Mark Menzies
Main Page: Mark Menzies (Independent - Fylde)Department Debates - View all Mark Menzies's debates with the Cabinet Office
(11 years, 7 months ago)
Commons ChamberI will keep my remarks short as many other hon. Members wish to contribute. I should like to focus on one specific policy that affected my life. Having listened to my hon. Friend the Member for North Warwickshire (Dan Byles), I know that my story is not unique.
My mother was widowed at an early age and forced to raise me on her own. She was a Labour voter. She worked in a factory and she was a trade union member. She often had to get up at 5 o’clock in the morning to catch the bus, determined that she could give me the best possible chance in life. A good education and stability were important to my mum. Balancing working shifts and doing her own child care was always a huge challenge. One of Margaret Thatcher’s key policies provided my mother with a huge lifeline. I refer, of course, to the assisted places scheme, for this policy had a huge benefit in my life. People from my background in Scotland did not go to private school, nor did they go to university, and the scheme gave me and others that opportunity. It not only allowed private boarding school education to become affordable to someone like my mum but succeeded in broadening my horizons at an early age.
While private education is not necessarily the best option for everyone—indeed, Lady Thatcher herself showed what can be achieved through the grammar school system—I know how fortunate I was to receive a place on the scheme. It certainly gave me confidence and a jump-start in life that would never have been possible without Lady Thatcher’s hard work and belief in the power of education. I almost certainly would not be in the Chamber today without that push. As I say, my story is not unique. Some 800,000 children were ultimately supported by the assisted places scheme between 1981 and its abolition in 1997, with an average of £10,000 in total spent on their schooling—just a few thousand pounds per year.

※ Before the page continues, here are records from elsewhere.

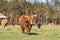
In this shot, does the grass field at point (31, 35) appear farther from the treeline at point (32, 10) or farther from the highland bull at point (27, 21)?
the treeline at point (32, 10)

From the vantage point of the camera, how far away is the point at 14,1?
61.2m

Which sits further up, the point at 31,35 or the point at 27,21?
the point at 27,21

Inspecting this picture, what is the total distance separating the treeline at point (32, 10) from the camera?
54812 mm

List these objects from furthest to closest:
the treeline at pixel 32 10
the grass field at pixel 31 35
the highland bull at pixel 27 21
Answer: the treeline at pixel 32 10 < the highland bull at pixel 27 21 < the grass field at pixel 31 35

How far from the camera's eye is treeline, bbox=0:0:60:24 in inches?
2158

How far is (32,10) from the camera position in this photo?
5678 centimetres

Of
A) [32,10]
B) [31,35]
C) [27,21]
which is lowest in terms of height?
[32,10]

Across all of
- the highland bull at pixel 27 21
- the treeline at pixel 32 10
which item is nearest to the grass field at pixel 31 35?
the highland bull at pixel 27 21

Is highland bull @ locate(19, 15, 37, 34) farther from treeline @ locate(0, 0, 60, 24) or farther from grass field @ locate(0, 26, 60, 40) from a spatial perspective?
treeline @ locate(0, 0, 60, 24)

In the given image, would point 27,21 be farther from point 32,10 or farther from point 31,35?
point 32,10

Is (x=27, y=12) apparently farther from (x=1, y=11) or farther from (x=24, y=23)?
(x=24, y=23)

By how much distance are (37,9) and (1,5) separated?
32.3ft

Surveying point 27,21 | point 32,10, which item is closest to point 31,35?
point 27,21

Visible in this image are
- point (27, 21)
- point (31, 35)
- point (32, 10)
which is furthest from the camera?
point (32, 10)
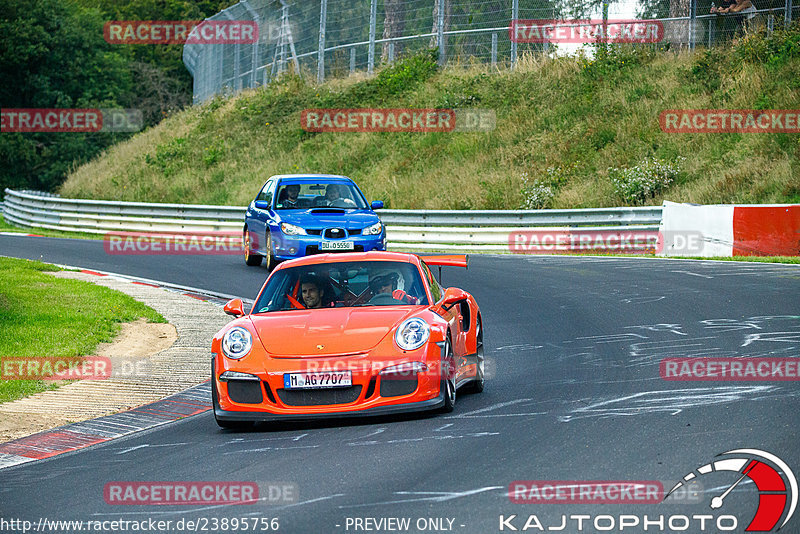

Like many in this Chamber, I was privileged to meet Lady Thatcher on a number of occasions, but none sticks out in my memory as much as the first time I met her, when I was a teenager. I was nervous, and she was prime ministerial, but she took time to talk to me, and she made me feel like the only person in the room. One thing I never did was to say thank you for the assisted places scheme, so may I, Mr Deputy Speaker, correct that mistake now? Through the auspices of the Chair and through this tribute debate, I say thank you, Margaret Thatcher, for the assisted places scheme and for giving children such as me an opportunity that we would never otherwise have had.